Roman remains and wrecks can be found on several islets in the archipelago. In the world of navigation, this archipelago of the Strait of Bonifacio is known to be one of the most dangerous places in the Mediterranean, because many reefs flush. Since ancient times, the Romans have exploited the archipelago by extracting granite from it. Mining quickly stopped, but between 1872 and 1874, granite was used to build the Lavezzi lighthouse.
A few centuries ago, shepherds came to these islands with their flocks, but there are no agricultural activities today in the Lavezzi.
With the exception of Cavallo, the Lavezzi Islands are not urbanized. On Lavezzu, there are a religious building, a lighthouse, and a small port where boaters can disembark.
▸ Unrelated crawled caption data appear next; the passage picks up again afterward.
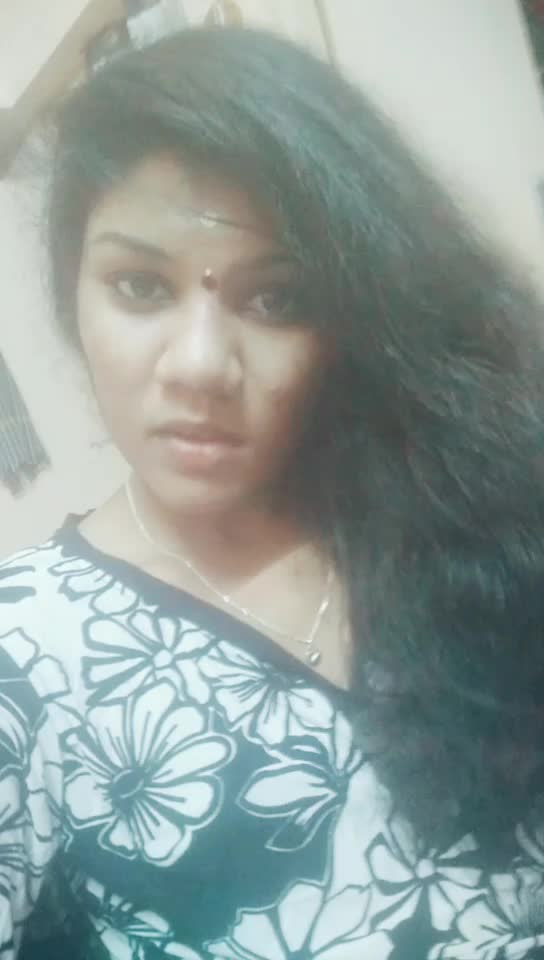 @sharmilashalini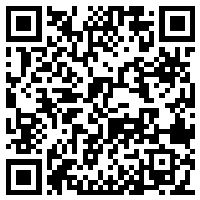 QR Code for bitcoin:bitcoin:bitcoin:dash:Xf5V1xLbA5uwWVLArMFc4yKeDZij58e3dS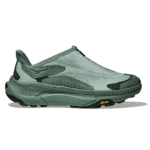 HOKA ONE ONE Project Transport Jade Fern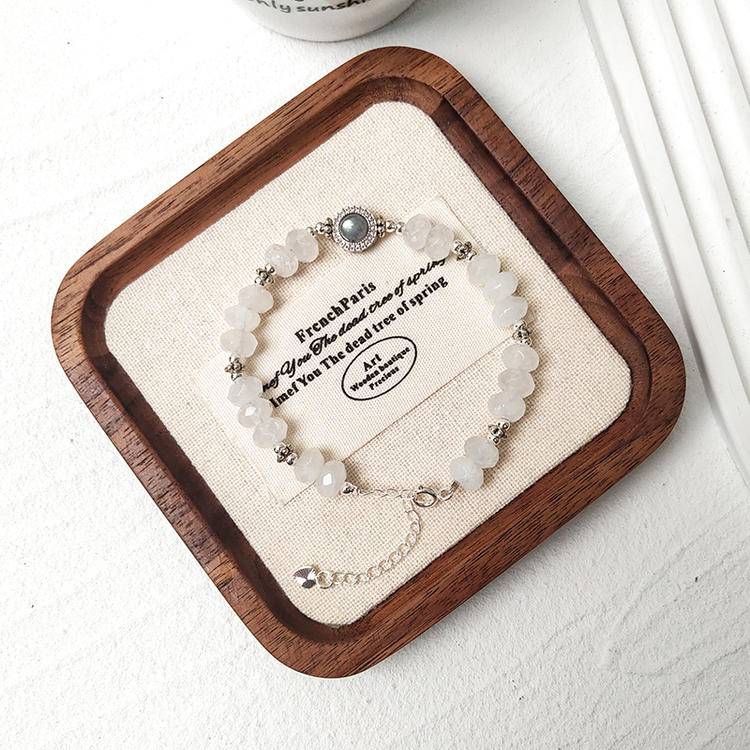 Movessira® Moonlit Vision Bracelet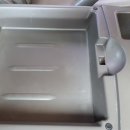 중앙특장 이미지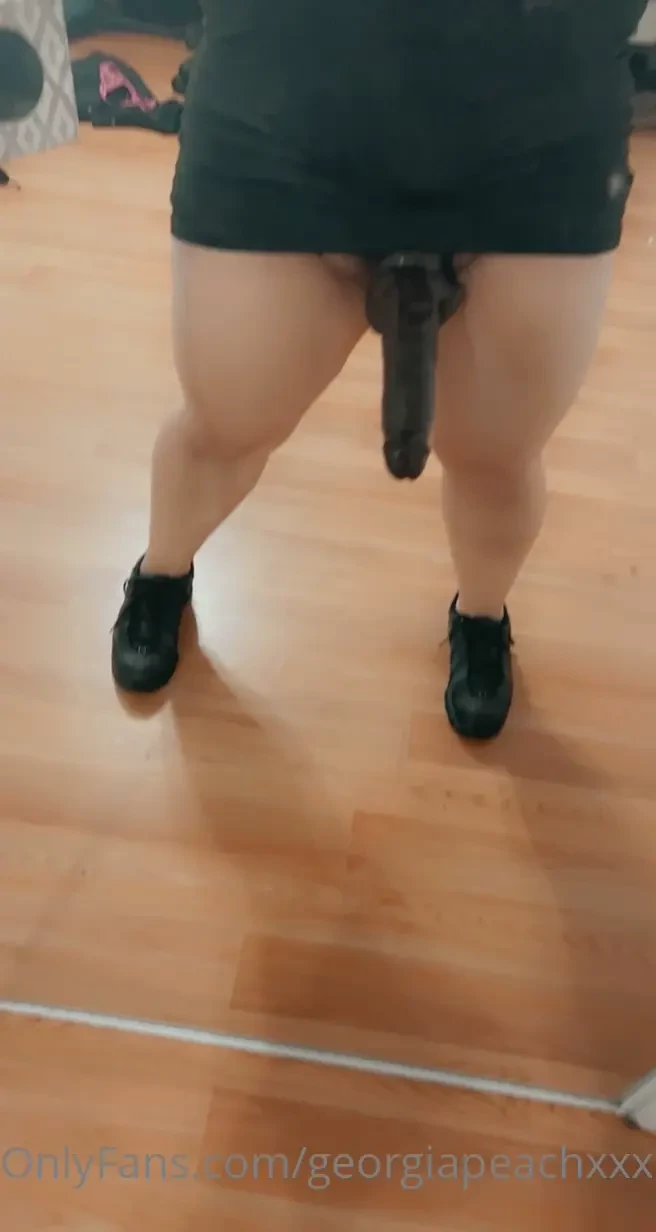 Ready for the good stuff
The island of Cavallo is more built, there are an airstrip (dormant) and more than a hundred luxury villas linked by roads. There are also some unfinished buildings and many abandoned material areas.
This archipelago is protected, in particular as a major site for the conservation of the Mediterranean Crested Cormorant (Phalacrocorax aristotelis) and Gray Shearwater (Calonectris diomedea) (approximately 40% of the national breeding population). It is also a very important site for the passage, parking, and feeding of the Yelkouan Shearwater (Puffinus yelkouan).
Lavezzu Island is dotted with coastal scrubland with a remarkable association of Thymeleo and Helichrysitum.
The marine areas of the archipelago are mainly made up of Posidonia meadows in very good condition.
Waste management on the island of Lavezzu is currently evolving, with the conduct of a pilot “zero waste objective” expertise within the framework of the ISOS project. Due to the summer tourist frequentation, this action must be accompanied by a strong communication campaign and visitors’ awareness of this theme.
The built heritage of the island, in particular the Chapel of Santa Maria, is today in poor condition and therefore little valued. A workcamp of young volunteers must restore the chapel over the next few years in order to remedy this situation.